Thank you for contacting Elastic Load Balancing about the length of time taken for a target to complete a healthy/Unhealthy state transition on your Network Load Balancer. We can confirm that the expected behavior of the Network Load Balancer health check system includes an additional delay of approximately 10-15 seconds in the time between when a target is detected as changing health state and when the new state is reflected in the load balancer. This is due to the distributed nature of the health check system. This system aggregates data about the health state of the target and distributes it to the Network Load Balancer.

For example, if you have configured a 30 second health check interval and there is a threshold of 3 health checks to change the state, a healthy target that becomes unhealthy may experience up to 129 seconds of new requests routed to it after failing its first health check. This is due to the possibility that it fails 1 second after passing, so the first period between health checks could be up to 29 seconds. Then there is the 90 seconds of health checks that must fail, in this example as we have configured 30 second health check intervals, and 3 as the health check failure threshold, and then the 10 seconds to aggregate and distribute the health state information.

To reduce impact from connections routed to unhealthy target, we recommend clients retry connections on connection failures.

Comment 6 Lukasz Szaszkiewicz 2020-09-02 10:10:19 UTC

Assuming the above is correct and it takes approximately 60s for an LB to observe a failure.

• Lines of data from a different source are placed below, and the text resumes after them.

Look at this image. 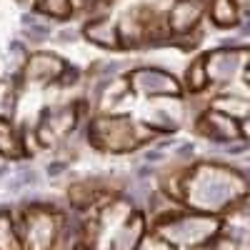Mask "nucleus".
<instances>
[{
  "instance_id": "obj_1",
  "label": "nucleus",
  "mask_w": 250,
  "mask_h": 250,
  "mask_svg": "<svg viewBox=\"0 0 250 250\" xmlns=\"http://www.w3.org/2000/svg\"><path fill=\"white\" fill-rule=\"evenodd\" d=\"M155 128L128 113H100L88 123V143L100 153H133L153 138Z\"/></svg>"
},
{
  "instance_id": "obj_2",
  "label": "nucleus",
  "mask_w": 250,
  "mask_h": 250,
  "mask_svg": "<svg viewBox=\"0 0 250 250\" xmlns=\"http://www.w3.org/2000/svg\"><path fill=\"white\" fill-rule=\"evenodd\" d=\"M168 13H160L150 3H138L128 8L118 20V35L123 50H135L143 45L158 43L168 35Z\"/></svg>"
},
{
  "instance_id": "obj_3",
  "label": "nucleus",
  "mask_w": 250,
  "mask_h": 250,
  "mask_svg": "<svg viewBox=\"0 0 250 250\" xmlns=\"http://www.w3.org/2000/svg\"><path fill=\"white\" fill-rule=\"evenodd\" d=\"M128 80L130 95L138 98H148V100H158V98H180L183 95V85L178 83V78L163 68H135L130 73H125Z\"/></svg>"
},
{
  "instance_id": "obj_4",
  "label": "nucleus",
  "mask_w": 250,
  "mask_h": 250,
  "mask_svg": "<svg viewBox=\"0 0 250 250\" xmlns=\"http://www.w3.org/2000/svg\"><path fill=\"white\" fill-rule=\"evenodd\" d=\"M78 125V110L75 105H58V108H43L40 118L33 128V138L38 148H53L60 140H65Z\"/></svg>"
},
{
  "instance_id": "obj_5",
  "label": "nucleus",
  "mask_w": 250,
  "mask_h": 250,
  "mask_svg": "<svg viewBox=\"0 0 250 250\" xmlns=\"http://www.w3.org/2000/svg\"><path fill=\"white\" fill-rule=\"evenodd\" d=\"M68 70H73L65 60L55 53H33L20 73V85H53L60 83L68 75Z\"/></svg>"
},
{
  "instance_id": "obj_6",
  "label": "nucleus",
  "mask_w": 250,
  "mask_h": 250,
  "mask_svg": "<svg viewBox=\"0 0 250 250\" xmlns=\"http://www.w3.org/2000/svg\"><path fill=\"white\" fill-rule=\"evenodd\" d=\"M203 18V0H173L168 10V30L170 35H183L198 28Z\"/></svg>"
},
{
  "instance_id": "obj_7",
  "label": "nucleus",
  "mask_w": 250,
  "mask_h": 250,
  "mask_svg": "<svg viewBox=\"0 0 250 250\" xmlns=\"http://www.w3.org/2000/svg\"><path fill=\"white\" fill-rule=\"evenodd\" d=\"M83 38L88 40V43L98 45V48H105V50H123L120 48V35H118V23L108 15H95L90 20H85V25H83Z\"/></svg>"
},
{
  "instance_id": "obj_8",
  "label": "nucleus",
  "mask_w": 250,
  "mask_h": 250,
  "mask_svg": "<svg viewBox=\"0 0 250 250\" xmlns=\"http://www.w3.org/2000/svg\"><path fill=\"white\" fill-rule=\"evenodd\" d=\"M198 130L205 135H213L218 140H233V138H240V123L208 108L198 120Z\"/></svg>"
},
{
  "instance_id": "obj_9",
  "label": "nucleus",
  "mask_w": 250,
  "mask_h": 250,
  "mask_svg": "<svg viewBox=\"0 0 250 250\" xmlns=\"http://www.w3.org/2000/svg\"><path fill=\"white\" fill-rule=\"evenodd\" d=\"M28 243L33 250H40L50 245V240L55 238V228H58V218L53 213H30L28 215Z\"/></svg>"
},
{
  "instance_id": "obj_10",
  "label": "nucleus",
  "mask_w": 250,
  "mask_h": 250,
  "mask_svg": "<svg viewBox=\"0 0 250 250\" xmlns=\"http://www.w3.org/2000/svg\"><path fill=\"white\" fill-rule=\"evenodd\" d=\"M0 155L10 158V160H18V158L28 155L23 135H20V130L15 128V123L3 113H0Z\"/></svg>"
},
{
  "instance_id": "obj_11",
  "label": "nucleus",
  "mask_w": 250,
  "mask_h": 250,
  "mask_svg": "<svg viewBox=\"0 0 250 250\" xmlns=\"http://www.w3.org/2000/svg\"><path fill=\"white\" fill-rule=\"evenodd\" d=\"M128 95H130V88H128V80H125V75H123V78L108 83V85L100 90L98 108H100L103 113H113V110H115Z\"/></svg>"
},
{
  "instance_id": "obj_12",
  "label": "nucleus",
  "mask_w": 250,
  "mask_h": 250,
  "mask_svg": "<svg viewBox=\"0 0 250 250\" xmlns=\"http://www.w3.org/2000/svg\"><path fill=\"white\" fill-rule=\"evenodd\" d=\"M210 20L218 28H233L240 20V8L235 0H210Z\"/></svg>"
},
{
  "instance_id": "obj_13",
  "label": "nucleus",
  "mask_w": 250,
  "mask_h": 250,
  "mask_svg": "<svg viewBox=\"0 0 250 250\" xmlns=\"http://www.w3.org/2000/svg\"><path fill=\"white\" fill-rule=\"evenodd\" d=\"M185 85L190 93H203L210 85V78H208V55H198L190 62V68L185 73Z\"/></svg>"
},
{
  "instance_id": "obj_14",
  "label": "nucleus",
  "mask_w": 250,
  "mask_h": 250,
  "mask_svg": "<svg viewBox=\"0 0 250 250\" xmlns=\"http://www.w3.org/2000/svg\"><path fill=\"white\" fill-rule=\"evenodd\" d=\"M33 8L38 13H45V15L58 18V20H65L73 15L70 0H33Z\"/></svg>"
},
{
  "instance_id": "obj_15",
  "label": "nucleus",
  "mask_w": 250,
  "mask_h": 250,
  "mask_svg": "<svg viewBox=\"0 0 250 250\" xmlns=\"http://www.w3.org/2000/svg\"><path fill=\"white\" fill-rule=\"evenodd\" d=\"M0 250H20V240L13 233V225L5 213H0Z\"/></svg>"
},
{
  "instance_id": "obj_16",
  "label": "nucleus",
  "mask_w": 250,
  "mask_h": 250,
  "mask_svg": "<svg viewBox=\"0 0 250 250\" xmlns=\"http://www.w3.org/2000/svg\"><path fill=\"white\" fill-rule=\"evenodd\" d=\"M243 80H245V85H250V60L245 62V68H243Z\"/></svg>"
}]
</instances>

We might see a delay when a node is marked as NotReady.
As a consequence, the platform might appear as unavailable for the end-users.

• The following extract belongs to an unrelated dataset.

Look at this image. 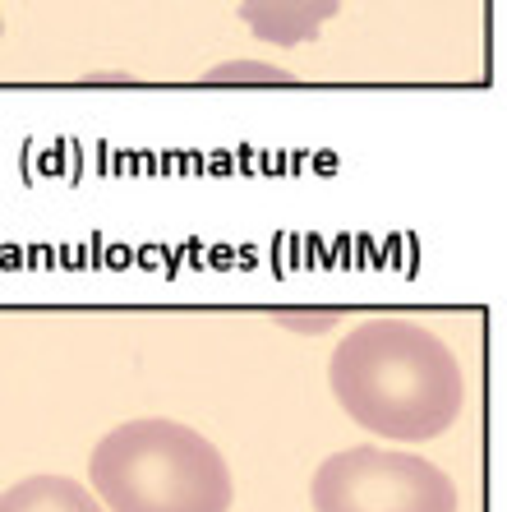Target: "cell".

During that time (60s) anything can happen. The new KCM might be able to acquire a lock or not.
Assuming it does acquire a lock, it might be stuck on populating a cache. The LIST request might fail and timeout (not sure if it is 30s or 60s) and we might need to retry.

Given the above, I think that the worst-case scenario might be as follows. Assuming the default request timeout is 60s

T+59s:  the new KCM acquired a lock
T+59s:  we start populating the caches and fail
T+119s: we try again
T+120s: the caches are populated and the node controller starts. Note that this is slightly unrealistic but I don't know the actual population time.
T+160s: the node controller makes the node as NotReady

For the end-user, it might be even worse. Assuming the default request timeout is 60s. The following might happen.

T+159s: the end-user creates a project and fails (oc new-project)
T+219s: the end-user tries again and

Comment 7 Lukasz Szaszkiewicz 2020-09-02 13:41:46 UTC

I did 4 more trails today. An instance was marked as unhealthy after ~52s on average (51s, 55s, 52s, 50s)

Comment 8 Lukasz Szaszkiewicz 2020-09-07 13:16:11 UTC

I'm closing this issue as this is how an AWS LB works as of today.